The Evolution of the Web and Implications for an Incremental Crawler Junghoo Cho and Hector Garcia-Molina.

Method: Once a day, for four months, crawl 3000 pages at each of 270 "popular" sites (that gave permission out of 400 asked) using a breadth-first crawler from the root page. fixed seed set. Thus, not a stable set either of content or of URL's.

Results:

A large scale study of the evolution of Web pages
Dennis Fetterly et al. Software -- Practice and Experience , vol. 34, 2004, pp. 213-237.

Method: Fix a set of 151 million HTML Web pages + 62 million non-HTML pages. Download once a week for 11 weeks. (Thus, strictly a URL-based perspective.)

Note that this method cannot detect the creation of a Web page during the experimental period, but reliably detects its deletion (except if the server fails to deliver it for some other reason.) By contrast the method of Cho and Garcia-Molina can detect appearance, but both its reports of appearance and disappearance are subject to many false positives, as the page may simply have come into or gone out of the 3000 page crawler window.

(Lots of technical detail on how you manage such a huge dataset effectively.)

Results:

Avg length of HTML page = 16KB. "Looks like" a Log-normal curve. 66.3% of documents have length between 4 and 32KB. .com pages a little longer, .edu pages a little shorter. Closer if you measure word length suggesting that the difference is that .edu pages have less HTML markup.

85% of URL's are downloadable over the entire 11 week experiment. (.edu better than .com, .net). An increasing number become unavailable due to robot.txt exclusions, probably a result of the experiment itself.

Web pages in .cn (China), .com, and .net expire sooner than average.

Similarity measure: Let U and V be two pages. Let S(U) and S(V) be the set of all 5-word shingles in text of U and V. Then similarity is measured as (I think) |S(U) intersect S(V)| / |S(U) union S(V)|. For efficiency, this is calculated using the random function fingerprinting method discussed earlier.

Considering all pairs of successive downloads of the same page (1 week apart): 65.2% are identical. 9.2% differ only in HTML elements. 3% have similarity less than 1/3. 0.8% have 0 similarity.

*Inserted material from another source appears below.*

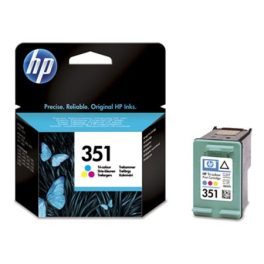  CB337EE Tintapatron DeskJet D4260, OfficeJet J5780 nyomtatókhoz, HP 351, színes, 3,5ml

Among pages that changed only in markup: 62% are changes to an attribute. 48% are changes to an attribute that follows ? or ;. Most of these are just changes to a session ID.

Observing link evolution of this type may help a crawler in spotting session identifiers. If a crawler were able to recognize embedded session identifiers and remove them, then it could avoid recrawling the same content multiple times. In our experience, such unwarranted recrawling accounts for a non-negligible fraction of total crawl activity.
A smaller fraction are advertisements, chosen by embedding some identifier in the query portion of a URL. etc.

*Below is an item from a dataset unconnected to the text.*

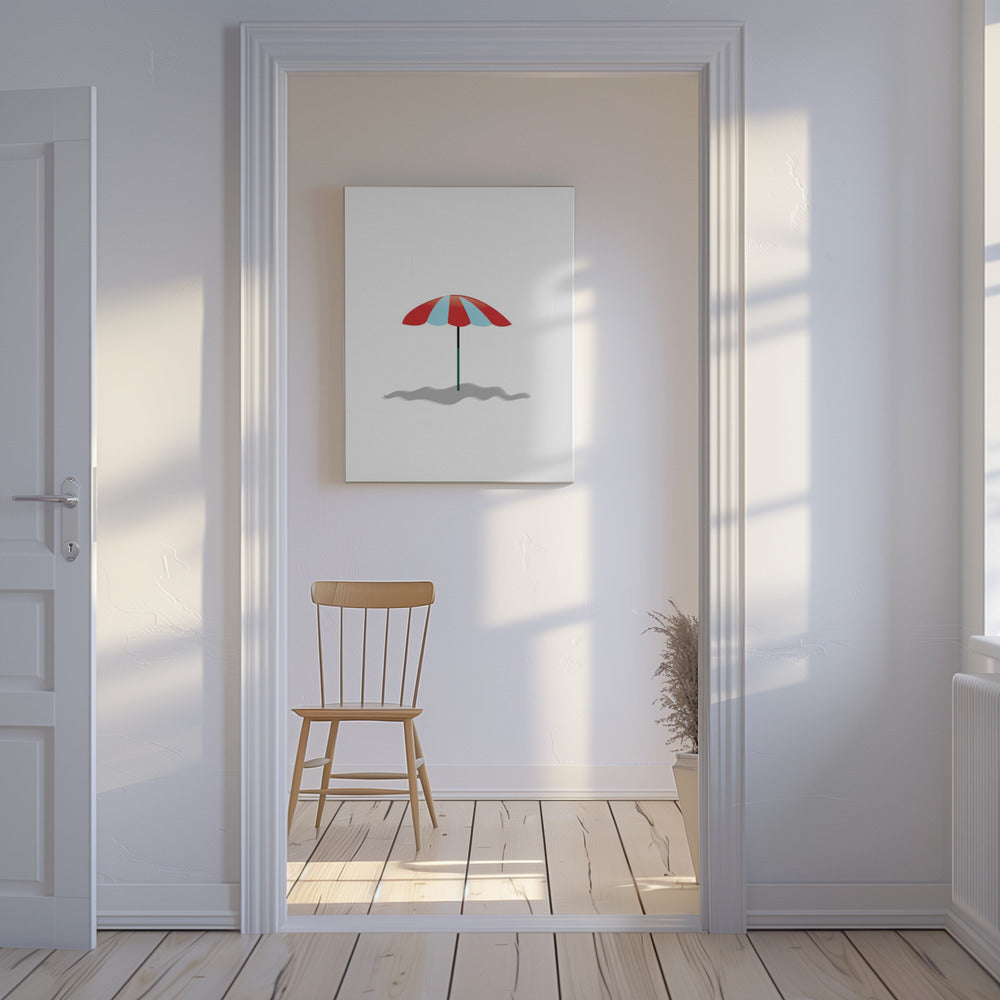 Beach Umbrella | Canvas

Pages in .com change more frequently than in .gov or .edu.

Fastest changes were in .de (Germany). 27% of pages underwent a large or complete change every week, compared with 3% for Web. Why? o

Of the first half dozen pages we examined, all but one contained disjoint, but perfectly grammatical phrases of an adult nature together with a redicertion to an adult Web site. It soon became clear that the phrases were automatically generated on the fly, for the purpose of ``stuffing'' search engines such as Google with topical keywords surrounded by sensible-looking context, in order to draw visitors to the adult Web site. Upon further investigation, we discovered that our data set contains 1.03 million URLs drawn from 116,654 hosts (4745 of them outside the .de domain) which all resolved to a single IP address. This machine provided over 15% of the .de URL's in our data set!

Point: (1) to circumvent politeness policy of search engine in not downloading too many pages from a server at once. (2) to trick Google, by making links between these pages look non-nepotistic.

Large documents tend to change much more frequently than small ones.